— À faire —
a: Répondez à ces questions sur l'extrait consacré à la Palestine et à la photographie :
(i) De quel échange l'article est-il issu ?
(ii) Pour quelles trois raisons les illustrations peuvent-elles différer des documents originaux ?
(iii) Dans quel courant philosophique la photographie s'inscrit-elle ?
b: Donnez la suite de l'extrait consacré à la Palestine et à la photographie, à partir de sa dernière phrase.

Article issu d’un échange avec les masters Cinéma de l’Université Rennes 2, le .

Remarque : les illustrations peuvent être différentes des documents originaux (compression, recadrage, altération des couleurs).

La Palestine et le mythe de l’Orient figé.

La photographie comme technique naît entre la fin des années 1820 et 1830, grâce aux travaux des Français Nicéphore Niépce puis Louis Daguerre. Cette technique, sur laquelle reposera toute une série d’appareils de prise de vue, s’inscrit parfaitement dans le positivisme d’Auguste Comte, courant philosophique du progrès humain et de la science face à la métaphysique, qui va rapidement s’étendre au monde anglo-saxon. Économiquement libérales, la France et la Grande-Bretagne du milieu du 19ème siècle sont tendues entre le conservatisme moral d’un côté, et le progrès scientifique et technique de l’autre.

— Bloc de données —
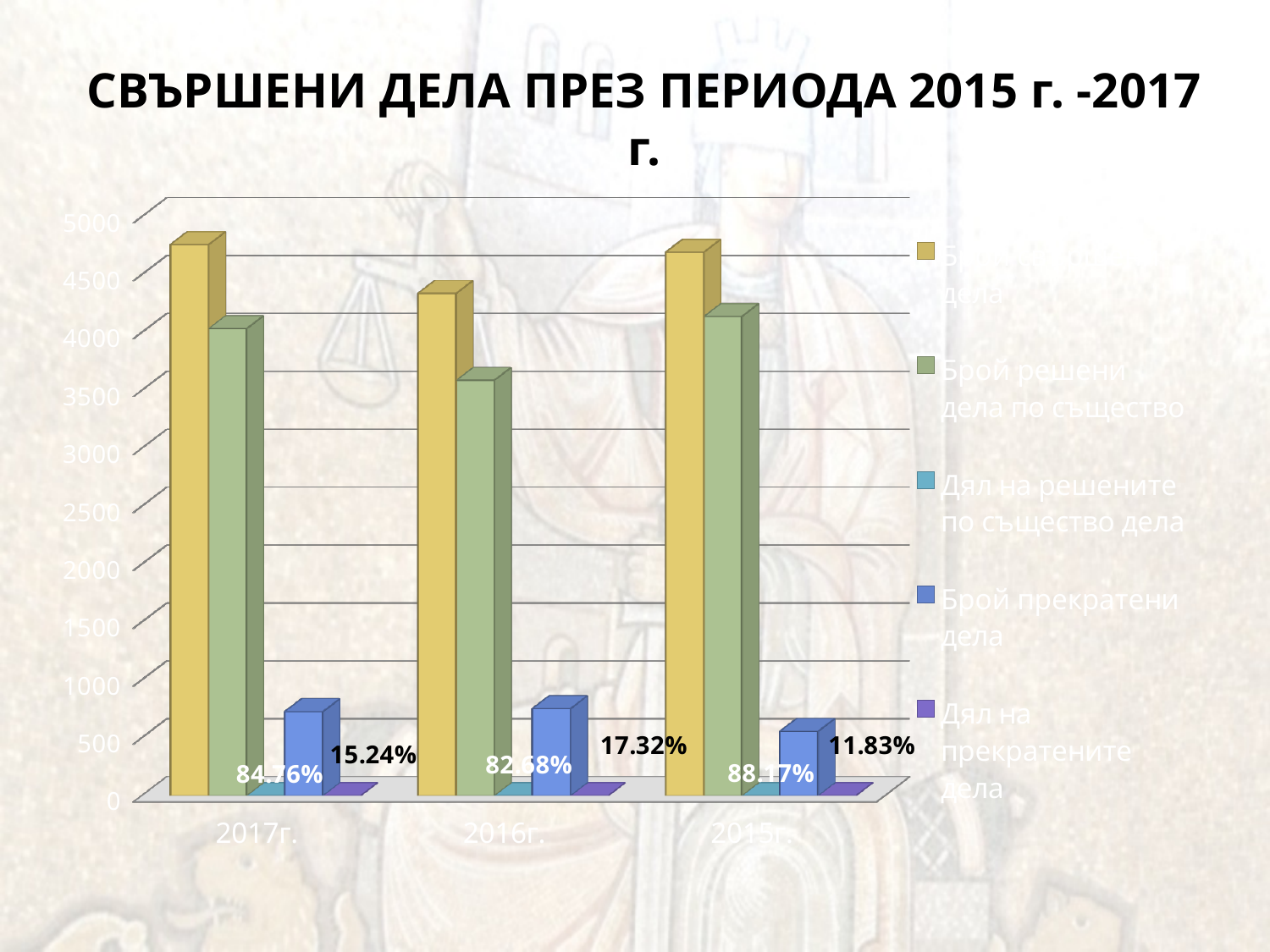
Which year has the lowest value of "Дял на прекратените дела"? 2015г. What is the value of "Дял на прекратените дела" for 2015г.? 11.83% Is the value of "Брой свършени дела" for 2017г. greater or less than 4500? greater What is the value of "Дял на решените по същество дела" for 2017г.? 84.76% What is the value of "Дял на прекратените дела" for 2016г.? 17.32% How many series does the legend list? 5 Which year has the highest value of "Дял на прекратените дела"? 2016г. What is the title of the chart? СВЪРШЕНИ ДЕЛА ПРЕЗ ПЕРИОДА 2015 г. -2017 г. What is the difference between the "Дял на прекратените дела" values for 2016г. and 2015г.? 5.49% What is the value of "Дял на прекратените дела" for 2017г.? 15.24% What kind of chart is shown on the slide? bar chart How many categories (years) are shown on the x axis? 3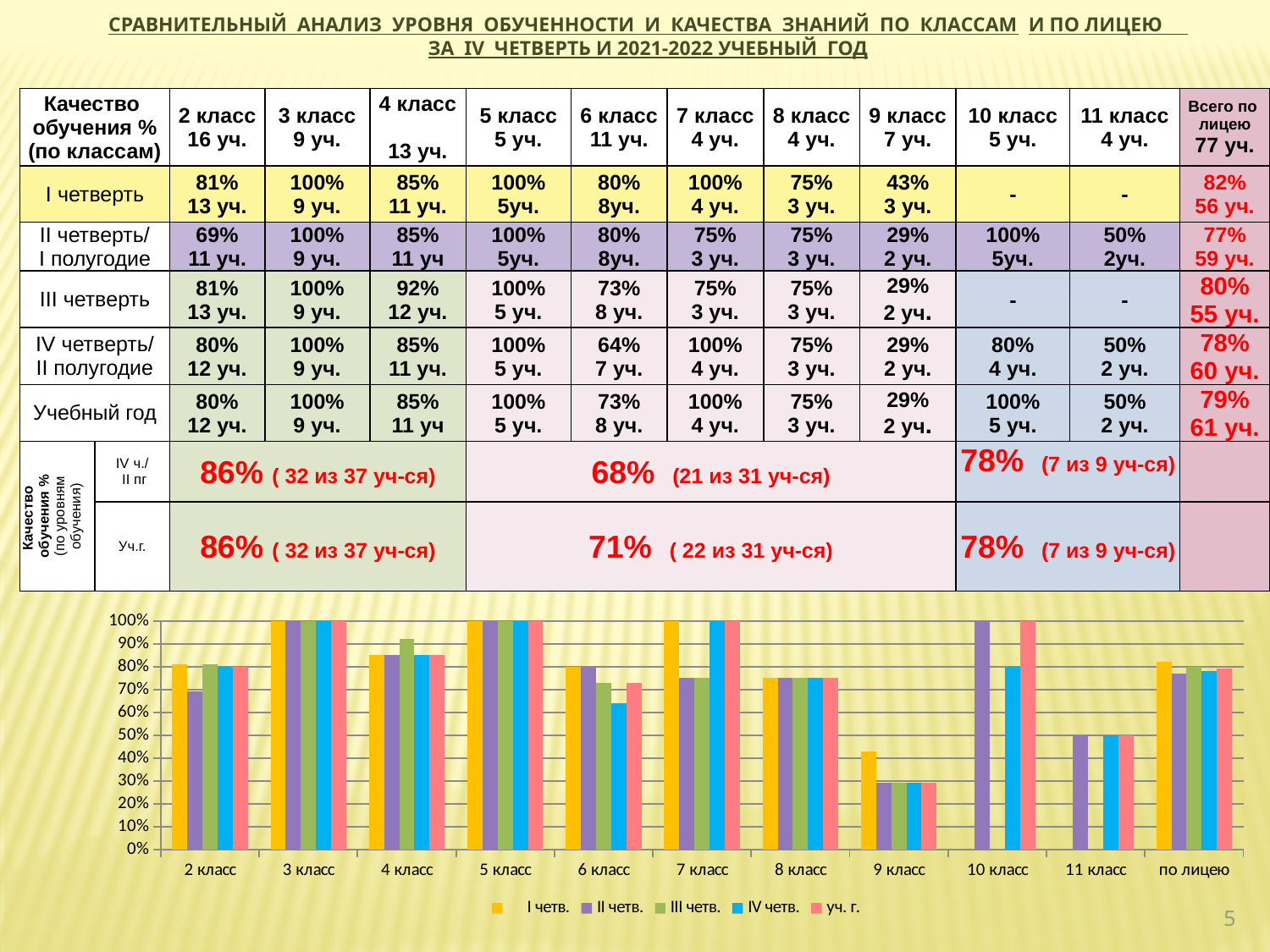
In the bar chart, is the уч. г. value for 6 класс greater or less than 80%? less How many categories are shown along the x axis of the bar chart? 11 In the bar chart, which is larger: the IV четв. bar for 6 класс or the IV четв. bar for 7 класс? 7 класс What kind of chart is shown at the bottom of the slide? bar chart In the bar chart, what is the value of the IV четв. bar for 11 класс? 50% In the bar chart, what is the value of the IV четв. bar for 10 класс? 80% What are the legend entries of the bar chart? I четв., II четв., III четв., IV четв., уч. г. In the bar chart, what is the value of the I четв. bar for 3 класс? 100% In the bar chart, which class has the lowest I четв. bar? 9 класс How many series does the legend of the bar chart list? 5 In the bar chart, is the III четв. value for 4 класс greater or less than 80%? greater In the bar chart, is the II четв. value for 9 класс greater or less than 40%? less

— Réponses —
a:
(i) D'un échange avec les masters Cinéma de l'Université Rennes 2.
(ii) La compression, le recadrage et l'altération des couleurs.
(iii) Dans le positivisme d'Auguste Comte.

b:
Ces tendances a priori contradictoires vont pourtant s’épouser dans des domaines comme la paléontologie, l’anthropologie, la génétique ; et accoucher, dans les années qui suivent, de théories pseudo-scientifiques légitimant la supériorité du monde occidental. L’antisémitisme se développe en Europe à la fin du siècle, en même temps que le sionisme, c’est-à-dire la migration d’Européens juifs en Palestine avec le projet d’y fonder un état. Or, la Grande-Bretagne, qui va rapidement jouer un rôle dans le projet politique sioniste, s’intéresse elle aussi à la Palestine ; pas encore en tant que colon (les Britanniques ne contrôleront la région qu’à la chute de l’Empire ottoman, de 1917 à 1947 environ), mais en tant que photographe.

La photographie de la Palestine par ces Européens procède notamment de deux ambitions.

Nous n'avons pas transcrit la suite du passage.